I recently upgraded my system including a new MB and Duron CPU. Things
went largely as expected until I decided to recompile the kernel (2.4.16)
for the Duron rather than a generic PII. Immediatly after booting with
the new kernel I got oopses. Changing kernel parameters doesn't seem to
have any effect -- Duron optimisation -> !boot.

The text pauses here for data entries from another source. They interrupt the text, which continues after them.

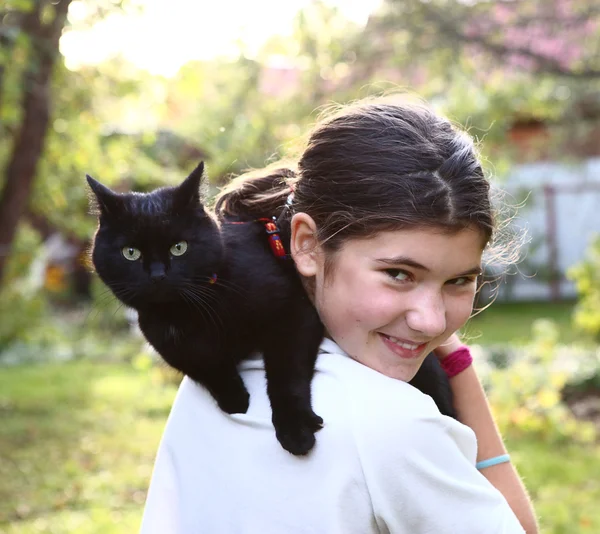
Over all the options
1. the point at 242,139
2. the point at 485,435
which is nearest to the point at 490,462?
the point at 485,435

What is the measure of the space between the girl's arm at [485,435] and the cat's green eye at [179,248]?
63 cm

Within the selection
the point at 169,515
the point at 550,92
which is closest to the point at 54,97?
the point at 550,92

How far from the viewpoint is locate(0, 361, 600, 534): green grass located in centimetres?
437

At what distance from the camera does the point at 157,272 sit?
5.29ft

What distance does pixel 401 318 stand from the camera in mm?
1344

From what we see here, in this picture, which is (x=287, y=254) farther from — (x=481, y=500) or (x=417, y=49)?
(x=417, y=49)

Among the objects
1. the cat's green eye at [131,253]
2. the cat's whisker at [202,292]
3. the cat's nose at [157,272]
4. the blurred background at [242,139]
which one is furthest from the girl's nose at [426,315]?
the blurred background at [242,139]

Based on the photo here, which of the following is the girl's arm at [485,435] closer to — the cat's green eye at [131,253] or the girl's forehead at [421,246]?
the girl's forehead at [421,246]

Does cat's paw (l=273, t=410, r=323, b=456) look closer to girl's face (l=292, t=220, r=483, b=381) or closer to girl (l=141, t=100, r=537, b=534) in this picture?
girl (l=141, t=100, r=537, b=534)

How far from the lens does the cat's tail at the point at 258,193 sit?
5.57ft

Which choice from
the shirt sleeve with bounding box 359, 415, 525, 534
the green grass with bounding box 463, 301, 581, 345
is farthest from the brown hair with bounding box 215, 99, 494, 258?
the green grass with bounding box 463, 301, 581, 345

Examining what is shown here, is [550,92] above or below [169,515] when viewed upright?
below

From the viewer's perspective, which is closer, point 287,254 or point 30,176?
point 287,254

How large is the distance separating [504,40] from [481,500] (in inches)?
218
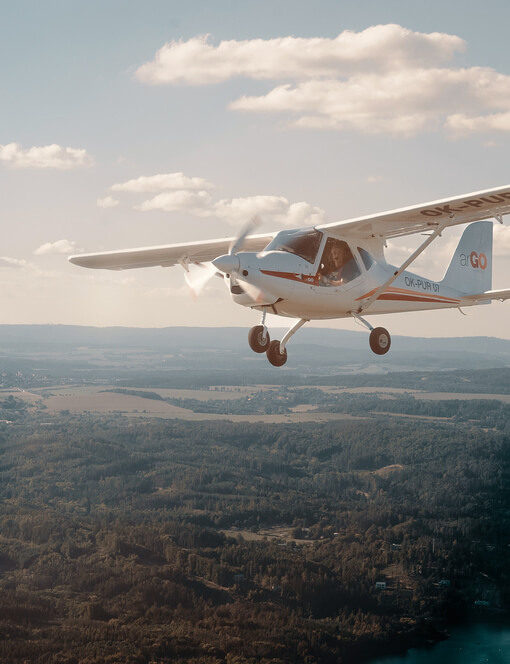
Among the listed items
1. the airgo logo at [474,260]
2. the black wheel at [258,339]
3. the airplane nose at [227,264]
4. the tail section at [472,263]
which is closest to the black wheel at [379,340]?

This message seems similar to a thread a few months back called "Duron
kernel crash (i686 works)". I posted a) because I couldn't find a
solution at the end of that thread and b) I could be wrong about it being
the same.

These oopses occur very early in the boot sequence, and while they occured
at non-deterministic points I never got much further than mounting /
before an oops. Running ksymoops was a little tricky since I couldn't
boot with the optimised kernel but by passing init=/bin/sh I was able to
get a prompt. At this prompt everything worked perfectly for a while
until suddenly every command started giving a oops, except for shell
builtins.

The output (below) implies things died in mm/filemap.c (filemap_nopage),
although I'm a bit suspicious of the oops messages, especially after the
first one.

System specs:

Processor: AMD Duron 900MHz
MB: Soltek MK20N (built in video,sound,networking, KLX and VIA chipsets)
  -- the MB is a piece of junk and I wonder if it integral to the problem
Ram: 1*256MB, 1*512MB PC133 SDRAM.
/dev/hda Seagate ST317242A ATA
No PCI slots are used, the one ISA slot holds my 33.6 hardware modem.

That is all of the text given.